Q. How do you describe the post-Civil War period?

A. At the end of the war, the federal government effectively liberated four million people, most of them in the South, who had no legal family structure, no legal marriage, no legal claim on their own children. The southern states had to write new constitutions because the old ones were slave constitutions. After the Civil War, African Americans had to start with nothing, there were no reparations or compensation. And yet very quickly a liberal ideology took hold that everybody had to look out for themselves, nobody could rely on the government, everyone was entitled only to what they earned. White supremacy was being reconfigured in front of their faces. It’s incomprehensible. You structurally disadvantage an entire people, and then you say that it’s their own fault. There is an unfortunate thematic connection between the late 1860s and 1870s and today. You recognize what African Americans were up against.

Q. And then what happened to Reconstruction?

A. I think we need to pause and understand how profound that transition was and how great the sense of possibility was. And actually for about 10 or 12 years, depending on where you were, even the federal government maintained enough of an investment that it was on the side of African Americans’ civil rights. It applied itself to suppressing the Klan, for example. It was always a brutal struggle, but African Americans were determined and empowered in that fight, and the fact that they ended up so horribly overpowered had a lot to do with the federal government basically giving up. The outcome of the election of 1876 was disputed, was handed over to a commission, and politicians threw the presidency to the Republican candidate on a deal of federal withdrawal of the troops and federal authorities from the South. Essentially, they stopped enforcing the 14th Amendment [which granted citizenship to all persons born or naturalized in the U.S.—former slaves included—and guaranteed equal protection of the laws to all citizens]. That was a brutal endpoint, a really corrupt political deal, that has awful and shadowy connections to today.

Q. What are those connections?

A. It really matters whether the federal government uses its power to suppress or enable white supremacist elements in political life.

Q. Do you have an opinion about what to do with Confederate statues?

A. I don’t think you can think clearly about that issue without a grasp of the larger context and the larger stakes. How much longer are we going to continue to reproduce these structures of white supremacy in public life? So a lot of them need to come down or be moved out of public places. At the same time, I think the issue we should be talking about is the legacy of slavery and white supremacy, and we end up bogged down in minutiae about which monuments should come down and which should stay.

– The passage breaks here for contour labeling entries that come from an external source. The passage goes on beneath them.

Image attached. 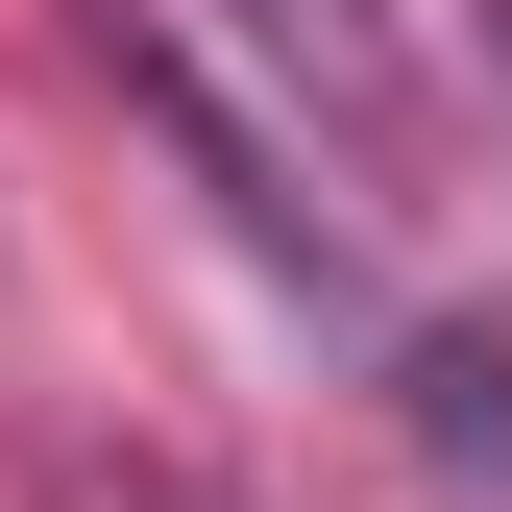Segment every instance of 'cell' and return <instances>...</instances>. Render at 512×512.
<instances>
[{
	"instance_id": "6da1fadb",
	"label": "cell",
	"mask_w": 512,
	"mask_h": 512,
	"mask_svg": "<svg viewBox=\"0 0 512 512\" xmlns=\"http://www.w3.org/2000/svg\"><path fill=\"white\" fill-rule=\"evenodd\" d=\"M122 98H147L171 147H196V196H220L244 244H269V269H293L317 317H391V269H366V220H342V196H293V147H269V122H244L220 74H196V49H147V25H122Z\"/></svg>"
},
{
	"instance_id": "7a4b0ae2",
	"label": "cell",
	"mask_w": 512,
	"mask_h": 512,
	"mask_svg": "<svg viewBox=\"0 0 512 512\" xmlns=\"http://www.w3.org/2000/svg\"><path fill=\"white\" fill-rule=\"evenodd\" d=\"M391 439L439 512H512V317H391Z\"/></svg>"
},
{
	"instance_id": "3957f363",
	"label": "cell",
	"mask_w": 512,
	"mask_h": 512,
	"mask_svg": "<svg viewBox=\"0 0 512 512\" xmlns=\"http://www.w3.org/2000/svg\"><path fill=\"white\" fill-rule=\"evenodd\" d=\"M244 49H269L293 98H342L366 147H391V74H366V25H342V0H244Z\"/></svg>"
},
{
	"instance_id": "277c9868",
	"label": "cell",
	"mask_w": 512,
	"mask_h": 512,
	"mask_svg": "<svg viewBox=\"0 0 512 512\" xmlns=\"http://www.w3.org/2000/svg\"><path fill=\"white\" fill-rule=\"evenodd\" d=\"M488 98H512V0H488Z\"/></svg>"
},
{
	"instance_id": "5b68a950",
	"label": "cell",
	"mask_w": 512,
	"mask_h": 512,
	"mask_svg": "<svg viewBox=\"0 0 512 512\" xmlns=\"http://www.w3.org/2000/svg\"><path fill=\"white\" fill-rule=\"evenodd\" d=\"M147 512H220V488H147Z\"/></svg>"
}]
</instances>
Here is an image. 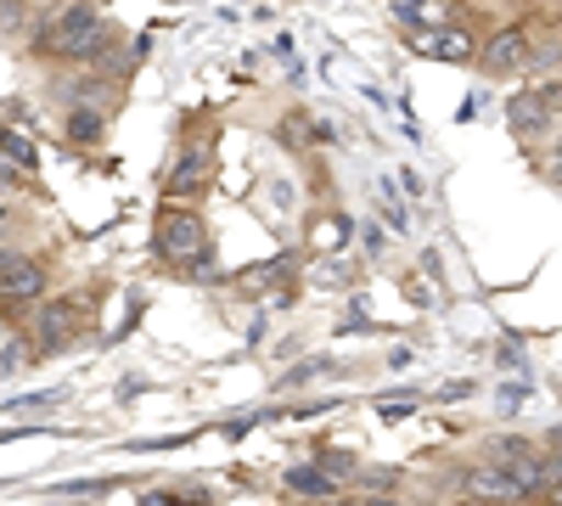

Q. Will the Civil War’s shadow always be upon us?

A. Yes, because there are so many aspects of it that keep erupting in our politics. There are obvious things, the Confederate statues and Confederate flag. But really the big issue is the lasting legacy of slavery and its traumatic effects on African Americans and American political life even today. I think we reached a moment not very long ago when I thought African Americans were finally able to press for a level of accountability for slavery, to make contemporary Americans understand how practices in the present, like criminal justice practices or police behavior, are themselves directly tied to the legacy of slavery. Putting police departments on notice or under federal direction, reforming the bail system. Addressing the level of economic inequality in this country, which is directly tied to race and the legacy of slavery. One thing I think a lot about now is the difference between what happens when federal power is used to promote equality and to protect the freedoms, the civil rights and the political rights and the economic rights of the weakest among us, and when it is not, like now.

Q. Are there any glimmers of hope?

A. They are always there. I profoundly believe two things about historical change. First, a lot of it comes out of necessity, it’s rarely just chosen. Second, historical change is always the product of great conflict and of struggle, so this is no different than any other time.